Ou seja, nem o suposto lado bom sobreviveu: o agronegócio e as casas de apostas foram poupados, e a educação continua sendo sacrificada. O resultado é cristalino — os ricos lutaram para não pagar nem as migalhas, e venceram. Enquanto a educação, a pesca artesanal e o auxílio aos trabalhadores seguem estrangulados, as exceções tributárias e a renda do capital permanecem intocadas.
3. A guerra dentro do sistema financeiro
Um dos pontos mais comentados da MP foi o aumento da CSLL de 9% para 15% para instituições de pagamento e intermediários financeiros, como fintechs e plataformas de serviços digitais. A medida é correta e necessária, pois corrige uma distorção: empresas que funcionam, na prática, como bancos, eram tributadas como indústrias comuns. Mas o governo, ao apresentar a proposta, deturpou seu significado político. A MP não taxa os bancos.
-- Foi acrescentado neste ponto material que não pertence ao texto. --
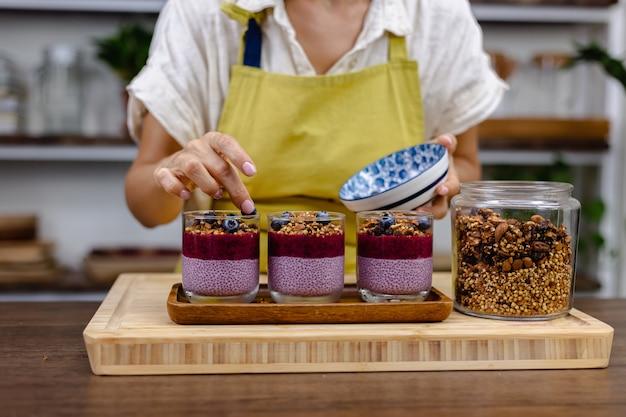 Mulher fazendo deliciosos pudins de chia do deserto com morango e mirtilo, leite de amêndoa com fruta do dragão em pó rosa e granola na cozinha em casa.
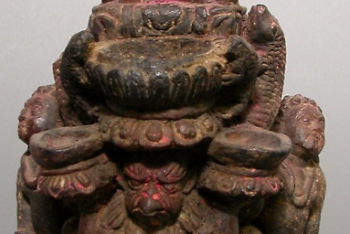 Lamp with Deified Figure Upheld by Garuda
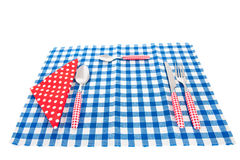 Cutlery and table cloth. Cutlery in red and table cloth in blue Stock Image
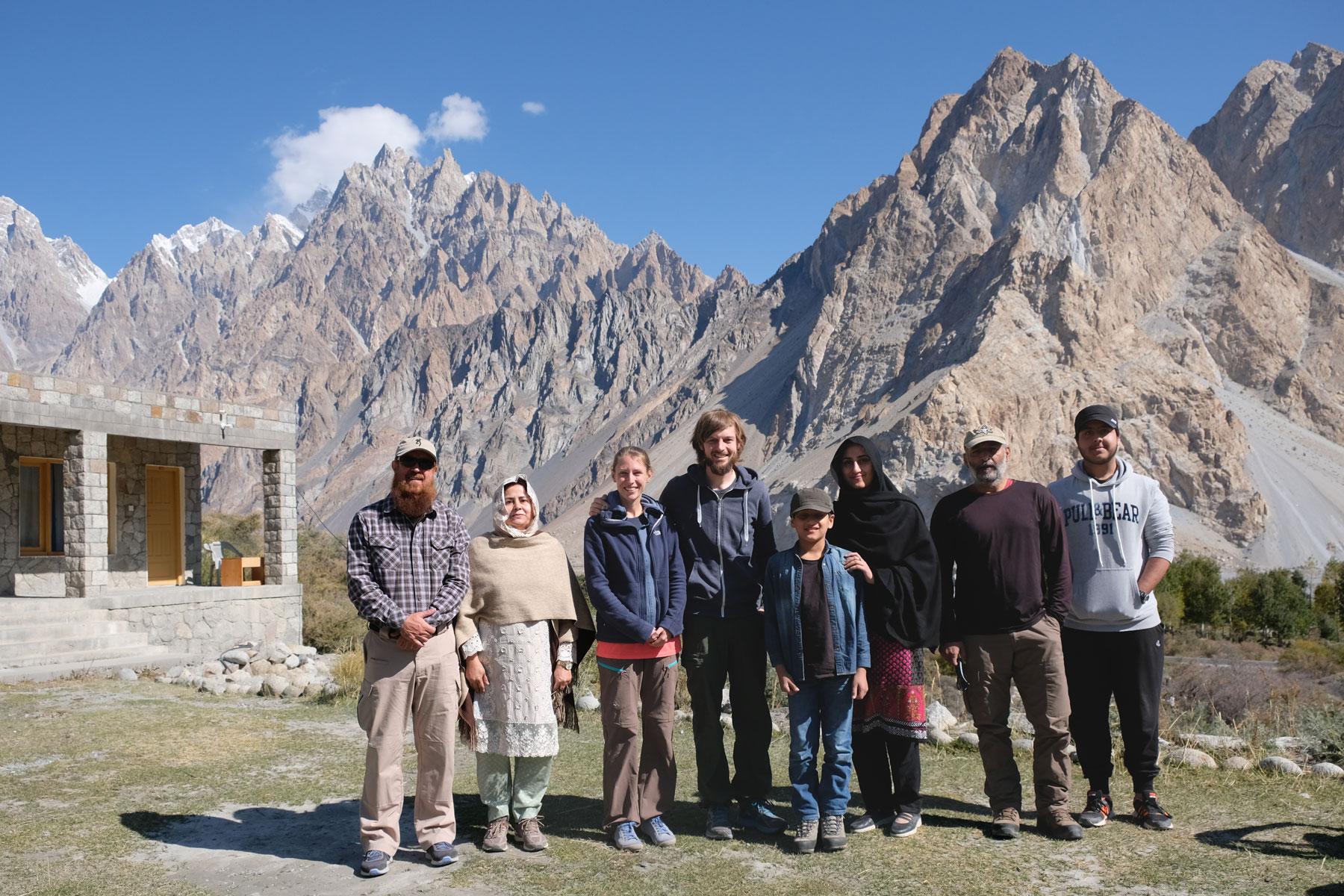 Leo und Sebastian mit einer pakistanischen Familie vor hohen Bergen.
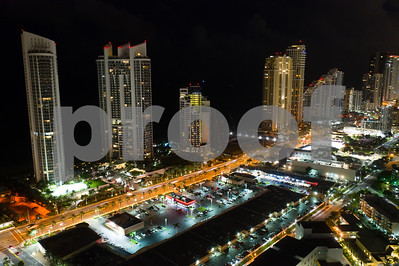 Night aerial photo Sunny Isles Beach Florida luxury highrise towers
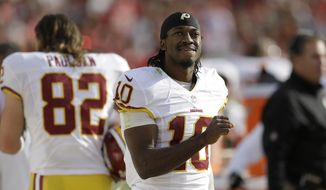 Washington Redskins quarterback Robert Griffin III (10) stands on the sideline during the second quarter of an NFL football game against the San Francisco 49ers in Santa Clara, Calif., Sunday, Nov. 23, 2014. (AP Photo/Ben Margot)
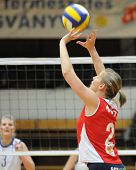 KAPOSVAR, HUNGARY - FEBRUARY 4: Dora Kotel posts the ball in the Hungarian Cup woman volleyball game Kaposvar vs Vasas, February 4, 2009 in Kaposvar, Hungary.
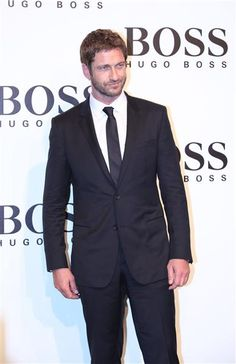 """No. 15: Gerard ButlerThe """"300"""" star looked sharp in a classic black suit at the Hugo Boss fashion show in Shanghai on May 30, 2013.RELATED: Hunks of summer"""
Bradesco, Itaú, Santander, Banco do Brasil — todos continuarão pagando os mesmos 20% de sempre. O que ocorre é uma igualação das fintechs aos bancos, e isso não por pressão popular, mas a pedido dos próprios bancos, que há anos reclamam da “concorrência desleal” dessas novas intermediárias.
Por isso nenhum banco reclamou: a medida atende aos grandes bancos, não os enfrenta. É o Estado intervindo para regular a disputa entre duas frações do mesmo capital — os bancos tradicionais e as plataformas digitais —, mas vendendo à opinião pública a imagem de que está “taxando o sistema financeiro”. É uma jogada típica do neoliberalismo progressista: apresentar o reequilíbrio interno do capital como conquista social.
4. Especulação premiada, investimento punido
Outro ponto de destaque é a criação da alíquota única de 17,5% para aplicações financeiras, substituindo a tabela regressiva que variava de 22,5% (curto prazo) a 15% (longo prazo). Na prática, isso significa reduzir o imposto dos especuladores de curtíssimo prazo e aumentar o imposto sobre quem mantém investimentos mais longos. Segundo o próprio mercado financeiro, a mudança estimula emissões de curto prazo e eleva a volatilidade, desincentivando a poupança e o investimento produtivo.
O governo até deve registrar um ganho fiscal inicial — porque aplicações hoje tributadas a 15% passarão a pagar 17,5% —, mas o efeito é passageiro. Com o tempo, o capital se ajusta, a base de longo prazo encolhe e o sistema se torna ainda mais especulativo. O resultado é arrecadação temporária e fragilidade permanente: o oposto de uma política econômica voltada ao desenvolvimento.
5. A lógica por trás do pacote
A MP 1.303/2025 é, em última instância, a expressão perfeita do novo regime fiscal brasileiro. Com o Novo Arcabouço Fiscal, o gasto social passou a ser variável de ajuste. Quando a regra impede o aumento das despesas, o governo busca “equilíbrio” cortando direitos ou reclassificando despesas — como no caso da educação. E quando tenta apresentar algo de “positivo”, o faz a serviço da própria lógica de mercado, como nas disputas entre fintechs e bancos ou na calibragem especulativa do sistema financeiro.
6. Conclusão: o real sentido da MP
No fim, o chamado pacote “BBB” — Bets, Bancos e Bilionários — não passa de austeridade fiscal revestida de retórica social. Fala-se em justiça tributária, mas o que se entrega é ajuste. Taxa-se um setor para abrir espaço contábil e cortar outro. Reduz-se o piso da educação, restringe-se o seguro-defeso, encurta-se o auxílio-doença, enquanto o capital financeiro e o agronegócio seguem blindados. É um projeto de reconfiguração do fundo público: menos Estado social, mais Estado fiscal. A MP 1.303/2025 não combate privilégios — os reorganiza. E ao reorganizá-los, reafirma quem continua mandando: o capital, em todas as suas formas.